But 2016 came and went, and the shock of Donald Trump's election took my attention away from incremental reforms that had seemed so promising just a few years prior.
Unsurprisingly, then, I hadn't thought about the performance pay loophole in a while until it came up at a lecture I recently attended. Hearing those magic words triggered a sinking realization: I'm pretty sure Donald Trump closed the performance pay loophole. I checked, and he did. As it turns out, the 2017 Tax Cuts and Jobs Act (TCJA) was such a massive tax cut for corporations that it ended the performance pay loophole and seemingly no one noticed. Few news stories were written about the unexpected and ironic nature of the provision’s demise, and politically neither side was eager to claim victory.
Perhaps I was naïve, but the performance pay loophole's sudden irrelevance surprised me given how much ire the loophole generated during the Obama years. Considering the contrast in magnitude between Republican tax reform and some opposing tax reform ideas on the left provides a useful scale by which to reassess the relative importance of small, narrowly targeted tax breaks. As much as they benefit corporations and the wealthy, in the grand scheme of the U.S. tax code, do loopholes really matter? The answer I have arrived at is “No.”
Compared to the massive rate cuts of the TCJA, the dollar figures it represented meant so little that it simply vanished from collective memory. In raw dollar amounts, loopholes rarely represent enough value to raise substantial revenue or meaningfully shift behavior. In the most optimistic of estimates, ending the CEO pay loophole was projected to raise $5 billion in annual revenue, while estimates by the Joint Committee on Taxation placed the figure under $1 billion per year.
Compare that to the preferential treatment of capital gains and you’ll find a tax preference worth almost 25 times more, with 68 percent of its $160 billion going to the top 1 percent every year. Taxing CEO compensation expenditures is undoubtedly better than not taxing them, but the revenue is a drop in the bucket and no one seriously anticipates this minimal tax hit will cause corporations to meaningfully scale back CEO pay.
Likewise, during the 2012 cycle, President Obama championed closing a loophole that effectively subsidized the purchase of corporate jets. It was good politics, but the math didn’t add up to the messaging: Closing the jet tax loophole was projected to raise just $2 billion over 10 years. For comparison, Hillary Clinton’s 2016 proposal to return the estate tax to its 2009 levels was projected to raise more than $400 billion. Notably, another small private-jet provision became the source of media coverage during debates over the TCJA, illustrating the outsized cachet these provisions often carry.

(Stored data entries)
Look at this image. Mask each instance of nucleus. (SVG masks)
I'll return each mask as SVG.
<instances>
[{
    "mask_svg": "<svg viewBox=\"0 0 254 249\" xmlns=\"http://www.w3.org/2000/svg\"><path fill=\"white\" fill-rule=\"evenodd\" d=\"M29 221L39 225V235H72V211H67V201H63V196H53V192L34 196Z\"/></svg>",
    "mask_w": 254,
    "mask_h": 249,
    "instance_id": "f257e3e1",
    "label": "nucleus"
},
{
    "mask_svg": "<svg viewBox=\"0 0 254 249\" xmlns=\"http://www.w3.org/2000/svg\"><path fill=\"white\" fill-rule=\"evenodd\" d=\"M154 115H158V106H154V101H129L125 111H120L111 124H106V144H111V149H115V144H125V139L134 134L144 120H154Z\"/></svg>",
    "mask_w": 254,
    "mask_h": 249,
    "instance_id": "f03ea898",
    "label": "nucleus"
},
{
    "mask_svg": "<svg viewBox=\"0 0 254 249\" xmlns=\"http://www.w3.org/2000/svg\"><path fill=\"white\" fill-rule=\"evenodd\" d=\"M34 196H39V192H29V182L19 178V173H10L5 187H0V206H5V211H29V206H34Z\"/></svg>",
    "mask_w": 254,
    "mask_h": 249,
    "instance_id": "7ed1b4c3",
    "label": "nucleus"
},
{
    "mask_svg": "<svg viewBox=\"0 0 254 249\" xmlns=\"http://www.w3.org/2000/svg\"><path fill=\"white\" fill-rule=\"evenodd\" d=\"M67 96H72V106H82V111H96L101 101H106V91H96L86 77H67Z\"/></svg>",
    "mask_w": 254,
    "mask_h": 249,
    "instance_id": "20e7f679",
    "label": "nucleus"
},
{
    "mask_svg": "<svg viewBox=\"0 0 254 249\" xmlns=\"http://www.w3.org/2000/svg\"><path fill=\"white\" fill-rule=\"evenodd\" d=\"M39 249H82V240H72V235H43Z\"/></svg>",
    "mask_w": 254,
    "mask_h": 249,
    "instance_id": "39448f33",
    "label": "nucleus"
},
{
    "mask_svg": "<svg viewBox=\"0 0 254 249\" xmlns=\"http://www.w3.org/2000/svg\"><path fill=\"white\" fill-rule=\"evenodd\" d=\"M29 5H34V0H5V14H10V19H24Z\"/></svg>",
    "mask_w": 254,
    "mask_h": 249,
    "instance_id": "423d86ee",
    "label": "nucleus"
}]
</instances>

## Written instruction 1
From the passage on tax loopholes, echo everything from "But 2016 came" down to "to claim victory.".
## Written instruction 2
Duplicate every one of the stored data entries character for character.

## Answer 1
But 2016 came and went, and the shock of Donald Trump's election took my attention away from incremental reforms that had seemed so promising just a few years prior.
Unsurprisingly, then, I hadn't thought about the performance pay loophole in a while until it came up at a lecture I recently attended. Hearing those magic words triggered a sinking realization: I'm pretty sure Donald Trump closed the performance pay loophole. I checked, and he did. As it turns out, the 2017 Tax Cuts and Jobs Act (TCJA) was such a massive tax cut for corporations that it ended the performance pay loophole and seemingly no one noticed. Few news stories were written about the unexpected and ironic nature of the provision’s demise, and politically neither side was eager to claim victory.

## Answer 2
Look at this image. Mask each instance of nucleus. (SVG masks)
I'll return each mask as SVG.
<instances>
[{
    "mask_svg": "<svg viewBox=\"0 0 254 249\" xmlns=\"http://www.w3.org/2000/svg\"><path fill=\"white\" fill-rule=\"evenodd\" d=\"M29 221L39 225V235H72V211H67V201H63V196H53V192L34 196Z\"/></svg>",
    "mask_w": 254,
    "mask_h": 249,
    "instance_id": "f257e3e1",
    "label": "nucleus"
},
{
    "mask_svg": "<svg viewBox=\"0 0 254 249\" xmlns=\"http://www.w3.org/2000/svg\"><path fill=\"white\" fill-rule=\"evenodd\" d=\"M154 115H158V106H154V101H129L125 111H120L111 124H106V144H111V149H115V144H125V139L134 134L144 120H154Z\"/></svg>",
    "mask_w": 254,
    "mask_h": 249,
    "instance_id": "f03ea898",
    "label": "nucleus"
},
{
    "mask_svg": "<svg viewBox=\"0 0 254 249\" xmlns=\"http://www.w3.org/2000/svg\"><path fill=\"white\" fill-rule=\"evenodd\" d=\"M34 196H39V192H29V182L19 178V173H10L5 187H0V206H5V211H29V206H34Z\"/></svg>",
    "mask_w": 254,
    "mask_h": 249,
    "instance_id": "7ed1b4c3",
    "label": "nucleus"
},
{
    "mask_svg": "<svg viewBox=\"0 0 254 249\" xmlns=\"http://www.w3.org/2000/svg\"><path fill=\"white\" fill-rule=\"evenodd\" d=\"M67 96H72V106H82V111H96L101 101H106V91H96L86 77H67Z\"/></svg>",
    "mask_w": 254,
    "mask_h": 249,
    "instance_id": "20e7f679",
    "label": "nucleus"
},
{
    "mask_svg": "<svg viewBox=\"0 0 254 249\" xmlns=\"http://www.w3.org/2000/svg\"><path fill=\"white\" fill-rule=\"evenodd\" d=\"M39 249H82V240H72V235H43Z\"/></svg>",
    "mask_w": 254,
    "mask_h": 249,
    "instance_id": "39448f33",
    "label": "nucleus"
},
{
    "mask_svg": "<svg viewBox=\"0 0 254 249\" xmlns=\"http://www.w3.org/2000/svg\"><path fill=\"white\" fill-rule=\"evenodd\" d=\"M29 5H34V0H5V14H10V19H24Z\"/></svg>",
    "mask_w": 254,
    "mask_h": 249,
    "instance_id": "423d86ee",
    "label": "nucleus"
}]
</instances>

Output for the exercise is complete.